About one crore people of the country are infected with Hepatitis B and C viruses, and 9 out of 10 infected people do not know they are carrying the viruses, experts have said.
At a programme, jointly organised by the National Liver Foundation of Bangladesh and the Bangladesh Health Reporters Forum in the capital Sunday morning, they called for giving Hepatitis B vaccines to newborn babies within 24 hours of birth.
In Bangladesh, this vaccine is given to infants six weeks after birth.
Prof Mohammad Ali, secretary general of the National Liver Foundation, said Hepatitis B and C viruses silently damage the liver, causing liver cirrhosis, liver cancer, and liver failure.
That is why the two viruses are called 'silent killers,' he said.
Hepatitis B and C are major causes of liver cirrhosis and liver cancer, added Prof Mohammad Ali, the country's first liver transplant surgeon.
The severity of Hepatitis B and C viruses is highest in children, he said.
He also said 80%-90% of children of infected mothers develop long-term hepatitis.
"About 20%-25% of them die before adulthood," said Prof Mohammad Ali.
He said the treatment of Hepatitis B and C infection is long-term and expensive. So, he put emphasis on awareness building to prevent Hepatitis.
"We have found in our study that the Hepatitis C virus infection rate among the Rohingya population is 18%. We have to work on them too. If not, local people's health will be at stake as well," said Prof Mohammad Ali.
Chief guest Prof ABM Khurshid Alam, director general of the Directorate General of Health Services, said the prevention of hepatitis infection was of great importance besides treatment.
"Hepatitis B and C viruses spread from the mother to the child, so both mother and child should be vaccinated, which is why institutional delivery is essential. It isn't possible to give vaccines within 24 hours of birth to children who are born at home,'' he said.

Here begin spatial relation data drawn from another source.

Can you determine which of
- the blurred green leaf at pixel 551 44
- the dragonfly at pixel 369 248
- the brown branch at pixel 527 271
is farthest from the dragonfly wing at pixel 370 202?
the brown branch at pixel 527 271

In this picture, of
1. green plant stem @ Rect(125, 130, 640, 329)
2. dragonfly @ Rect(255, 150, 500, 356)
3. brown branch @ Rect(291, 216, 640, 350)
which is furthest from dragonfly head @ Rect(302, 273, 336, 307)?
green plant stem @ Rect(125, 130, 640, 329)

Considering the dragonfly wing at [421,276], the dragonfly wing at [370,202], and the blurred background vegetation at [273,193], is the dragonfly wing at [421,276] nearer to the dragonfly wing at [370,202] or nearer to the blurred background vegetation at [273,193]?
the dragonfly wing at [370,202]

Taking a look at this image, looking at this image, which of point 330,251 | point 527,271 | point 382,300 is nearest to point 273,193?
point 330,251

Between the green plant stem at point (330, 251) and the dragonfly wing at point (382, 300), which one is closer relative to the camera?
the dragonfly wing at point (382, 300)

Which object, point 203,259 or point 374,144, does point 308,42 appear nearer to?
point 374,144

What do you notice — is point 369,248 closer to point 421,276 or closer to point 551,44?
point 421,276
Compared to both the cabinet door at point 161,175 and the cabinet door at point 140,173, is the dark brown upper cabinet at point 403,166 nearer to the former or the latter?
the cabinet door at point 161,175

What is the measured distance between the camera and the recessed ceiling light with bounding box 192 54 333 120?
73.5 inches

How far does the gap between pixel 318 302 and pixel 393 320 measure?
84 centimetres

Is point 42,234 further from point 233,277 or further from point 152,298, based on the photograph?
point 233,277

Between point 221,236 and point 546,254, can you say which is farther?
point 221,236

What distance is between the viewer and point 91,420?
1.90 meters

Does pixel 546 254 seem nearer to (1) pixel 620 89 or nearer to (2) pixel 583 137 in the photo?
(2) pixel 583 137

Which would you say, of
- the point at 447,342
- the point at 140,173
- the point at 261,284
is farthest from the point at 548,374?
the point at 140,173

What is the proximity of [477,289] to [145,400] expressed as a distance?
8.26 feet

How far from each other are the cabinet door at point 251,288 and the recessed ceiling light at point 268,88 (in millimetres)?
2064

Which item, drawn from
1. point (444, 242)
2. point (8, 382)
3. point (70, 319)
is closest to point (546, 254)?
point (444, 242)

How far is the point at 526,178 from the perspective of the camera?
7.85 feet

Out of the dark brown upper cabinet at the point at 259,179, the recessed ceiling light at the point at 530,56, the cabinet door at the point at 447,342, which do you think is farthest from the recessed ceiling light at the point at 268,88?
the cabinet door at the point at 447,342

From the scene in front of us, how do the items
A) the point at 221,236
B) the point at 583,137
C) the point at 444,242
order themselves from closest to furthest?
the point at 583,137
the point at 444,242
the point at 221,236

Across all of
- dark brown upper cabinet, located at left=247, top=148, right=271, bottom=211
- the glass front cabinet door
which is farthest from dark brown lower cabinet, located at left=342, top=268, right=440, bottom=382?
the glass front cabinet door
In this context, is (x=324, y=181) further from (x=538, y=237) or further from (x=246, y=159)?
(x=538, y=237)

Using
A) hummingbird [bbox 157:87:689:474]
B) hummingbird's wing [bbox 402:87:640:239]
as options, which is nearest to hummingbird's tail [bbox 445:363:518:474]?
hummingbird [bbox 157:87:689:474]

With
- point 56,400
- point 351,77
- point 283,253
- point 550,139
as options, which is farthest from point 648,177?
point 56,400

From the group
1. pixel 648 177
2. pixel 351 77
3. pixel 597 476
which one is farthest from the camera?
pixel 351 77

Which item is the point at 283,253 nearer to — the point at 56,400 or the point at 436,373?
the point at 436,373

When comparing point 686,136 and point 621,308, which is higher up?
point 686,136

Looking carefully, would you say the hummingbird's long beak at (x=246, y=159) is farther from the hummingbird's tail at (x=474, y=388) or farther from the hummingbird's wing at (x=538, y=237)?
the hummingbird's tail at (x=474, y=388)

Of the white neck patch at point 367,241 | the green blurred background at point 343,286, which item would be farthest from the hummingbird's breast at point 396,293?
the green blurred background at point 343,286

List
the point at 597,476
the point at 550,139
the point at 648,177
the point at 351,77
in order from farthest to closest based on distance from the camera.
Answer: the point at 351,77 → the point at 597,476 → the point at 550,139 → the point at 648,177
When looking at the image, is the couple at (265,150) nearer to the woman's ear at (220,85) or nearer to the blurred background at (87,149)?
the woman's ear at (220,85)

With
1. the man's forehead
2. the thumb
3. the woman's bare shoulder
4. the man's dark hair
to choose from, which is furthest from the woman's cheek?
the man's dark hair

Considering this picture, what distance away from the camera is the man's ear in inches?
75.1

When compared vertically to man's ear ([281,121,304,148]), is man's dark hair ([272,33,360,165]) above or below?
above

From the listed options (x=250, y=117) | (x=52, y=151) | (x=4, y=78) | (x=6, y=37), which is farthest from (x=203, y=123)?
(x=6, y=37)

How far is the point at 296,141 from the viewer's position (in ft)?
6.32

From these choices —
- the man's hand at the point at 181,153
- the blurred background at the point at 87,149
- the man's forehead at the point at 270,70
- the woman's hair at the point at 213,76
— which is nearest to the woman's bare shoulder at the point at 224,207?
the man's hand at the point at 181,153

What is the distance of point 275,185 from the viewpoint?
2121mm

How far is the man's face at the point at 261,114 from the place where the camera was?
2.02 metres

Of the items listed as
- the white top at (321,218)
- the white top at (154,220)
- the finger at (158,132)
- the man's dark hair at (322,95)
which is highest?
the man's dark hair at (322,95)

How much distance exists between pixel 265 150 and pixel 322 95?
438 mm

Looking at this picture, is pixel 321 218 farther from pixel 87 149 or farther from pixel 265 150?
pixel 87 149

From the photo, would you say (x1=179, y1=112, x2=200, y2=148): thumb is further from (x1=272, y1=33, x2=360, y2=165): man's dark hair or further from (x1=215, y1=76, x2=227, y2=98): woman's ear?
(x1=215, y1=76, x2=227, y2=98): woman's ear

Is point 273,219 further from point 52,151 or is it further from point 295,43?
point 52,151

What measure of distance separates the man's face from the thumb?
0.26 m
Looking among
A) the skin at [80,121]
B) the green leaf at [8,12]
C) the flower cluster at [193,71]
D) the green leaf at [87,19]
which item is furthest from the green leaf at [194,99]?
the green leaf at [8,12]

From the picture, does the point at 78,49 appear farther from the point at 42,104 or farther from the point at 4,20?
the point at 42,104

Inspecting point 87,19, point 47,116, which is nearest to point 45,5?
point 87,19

It has been decided to allocate Tk10 crore each to Sheikh Russel Gastroliver Institute and Hospital, BIRDEM General Hospital, and Bangabandhu Sheikh Mujib Medical University, to undertake liver transplant initiatives, according to Prof ABM Khurshid Alam.
Rashed Rabbi, president of Bangladesh Health Reporters Forum, said awareness raising was the main thing to control hepatitis and both the public and private sector should play a role at all levels, he added.
World Hepatitis Day will be observed on 28 July. This year the theme is "I Can't Wait."